§ **Spatial relationship records**:

◇ ◇ ◇ ◇ ◇

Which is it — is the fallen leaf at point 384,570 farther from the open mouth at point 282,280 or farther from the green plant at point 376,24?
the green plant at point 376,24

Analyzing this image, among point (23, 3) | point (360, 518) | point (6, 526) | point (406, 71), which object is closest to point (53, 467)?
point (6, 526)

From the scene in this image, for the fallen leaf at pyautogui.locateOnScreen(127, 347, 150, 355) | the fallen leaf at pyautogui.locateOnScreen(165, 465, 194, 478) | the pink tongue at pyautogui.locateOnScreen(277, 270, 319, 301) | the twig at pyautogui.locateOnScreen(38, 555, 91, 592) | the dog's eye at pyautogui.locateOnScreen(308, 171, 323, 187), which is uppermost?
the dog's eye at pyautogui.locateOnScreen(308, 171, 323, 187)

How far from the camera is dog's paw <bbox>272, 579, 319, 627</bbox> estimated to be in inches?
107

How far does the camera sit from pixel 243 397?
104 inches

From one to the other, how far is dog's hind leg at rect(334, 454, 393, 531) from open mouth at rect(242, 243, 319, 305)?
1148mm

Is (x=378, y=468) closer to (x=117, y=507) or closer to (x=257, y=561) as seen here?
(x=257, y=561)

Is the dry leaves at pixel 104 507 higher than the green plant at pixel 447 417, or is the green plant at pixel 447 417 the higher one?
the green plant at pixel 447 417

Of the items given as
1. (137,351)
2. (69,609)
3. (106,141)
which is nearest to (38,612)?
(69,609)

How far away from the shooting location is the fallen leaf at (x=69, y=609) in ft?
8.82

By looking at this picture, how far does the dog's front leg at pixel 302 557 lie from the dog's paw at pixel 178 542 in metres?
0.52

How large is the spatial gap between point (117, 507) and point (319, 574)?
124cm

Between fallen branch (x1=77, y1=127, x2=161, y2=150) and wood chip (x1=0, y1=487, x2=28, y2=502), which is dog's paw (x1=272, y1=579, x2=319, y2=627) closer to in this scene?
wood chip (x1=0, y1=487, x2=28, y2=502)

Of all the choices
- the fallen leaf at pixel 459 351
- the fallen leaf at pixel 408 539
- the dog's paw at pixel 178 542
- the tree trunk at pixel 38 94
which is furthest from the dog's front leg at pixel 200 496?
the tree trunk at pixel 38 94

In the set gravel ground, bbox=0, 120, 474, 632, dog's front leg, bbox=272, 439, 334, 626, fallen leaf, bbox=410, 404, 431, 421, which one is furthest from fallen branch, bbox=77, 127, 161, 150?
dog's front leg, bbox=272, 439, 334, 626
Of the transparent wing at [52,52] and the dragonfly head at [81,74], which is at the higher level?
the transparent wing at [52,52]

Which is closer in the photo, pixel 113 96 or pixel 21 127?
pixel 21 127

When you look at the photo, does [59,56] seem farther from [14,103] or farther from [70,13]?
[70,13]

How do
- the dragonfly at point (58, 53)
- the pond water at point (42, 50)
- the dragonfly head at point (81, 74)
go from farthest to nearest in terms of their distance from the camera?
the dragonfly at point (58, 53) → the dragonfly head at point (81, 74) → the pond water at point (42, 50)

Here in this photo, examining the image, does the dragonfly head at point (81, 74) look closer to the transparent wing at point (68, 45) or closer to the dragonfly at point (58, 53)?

◇ ◇ ◇ ◇ ◇

§ **Goal**: Can you rewrite all the items above, swapping "fallen leaf" for "dead leaf" and leaving everything else unchanged?

§ **Full answer**:
Which is it — is the dead leaf at point 384,570 farther from the open mouth at point 282,280 or farther from the green plant at point 376,24?
the green plant at point 376,24

Analyzing this image, among point (23, 3) | point (360, 518) | point (6, 526) | point (406, 71), which object is closest to point (53, 467)?
point (6, 526)

From the scene in this image, for the dead leaf at pyautogui.locateOnScreen(127, 347, 150, 355) | the dead leaf at pyautogui.locateOnScreen(165, 465, 194, 478) | the pink tongue at pyautogui.locateOnScreen(277, 270, 319, 301) | the twig at pyautogui.locateOnScreen(38, 555, 91, 592) | the dog's eye at pyautogui.locateOnScreen(308, 171, 323, 187), which is uppermost?
the dog's eye at pyautogui.locateOnScreen(308, 171, 323, 187)

How far from the camera is dog's paw <bbox>272, 579, 319, 627</bbox> estimated to be in inches?
107

How far does the camera sit from pixel 243 397?
104 inches

From one to the other, how far is dog's hind leg at rect(334, 454, 393, 531) from open mouth at rect(242, 243, 319, 305)?
1148mm

Is (x=378, y=468) closer to (x=117, y=507) or closer to (x=257, y=561) as seen here?
(x=257, y=561)

Is the dry leaves at pixel 104 507 higher than the green plant at pixel 447 417, or is the green plant at pixel 447 417 the higher one?
the green plant at pixel 447 417

Of the items given as
1. (137,351)
2. (69,609)
3. (106,141)
which is nearest to (38,612)?
(69,609)

How far away from the shooting location is the dead leaf at (x=69, y=609) in ft?
8.82

By looking at this picture, how far does the dog's front leg at pixel 302 557 lie from the dog's paw at pixel 178 542 in metres?
0.52

How large is the spatial gap between point (117, 507) and point (319, 574)?
124cm

Between fallen branch (x1=77, y1=127, x2=161, y2=150) and wood chip (x1=0, y1=487, x2=28, y2=502), which is dog's paw (x1=272, y1=579, x2=319, y2=627) closer to in this scene?
wood chip (x1=0, y1=487, x2=28, y2=502)

Of all the choices
- the dead leaf at pixel 459 351
- the dead leaf at pixel 408 539
- the dog's paw at pixel 178 542
- the tree trunk at pixel 38 94
which is furthest from the dog's front leg at pixel 200 496?
the tree trunk at pixel 38 94

In the set gravel ground, bbox=0, 120, 474, 632, dog's front leg, bbox=272, 439, 334, 626, dead leaf, bbox=410, 404, 431, 421, which one is furthest from fallen branch, bbox=77, 127, 161, 150?
dog's front leg, bbox=272, 439, 334, 626
Of the transparent wing at [52,52] and the dragonfly head at [81,74], which is at the higher level?
the transparent wing at [52,52]

Which is closer in the photo, pixel 113 96 or pixel 21 127?
pixel 21 127

When you look at the photo, does [59,56] seem farther from [14,103] or farther from [70,13]?
[70,13]

How do
- the dragonfly at point (58, 53)
- the pond water at point (42, 50)
- the dragonfly head at point (81, 74)
go from farthest to nearest in terms of their distance from the camera?
the dragonfly at point (58, 53) → the dragonfly head at point (81, 74) → the pond water at point (42, 50)

Here in this photo, examining the image, does the dragonfly head at point (81, 74) look closer to the transparent wing at point (68, 45) or closer to the dragonfly at point (58, 53)?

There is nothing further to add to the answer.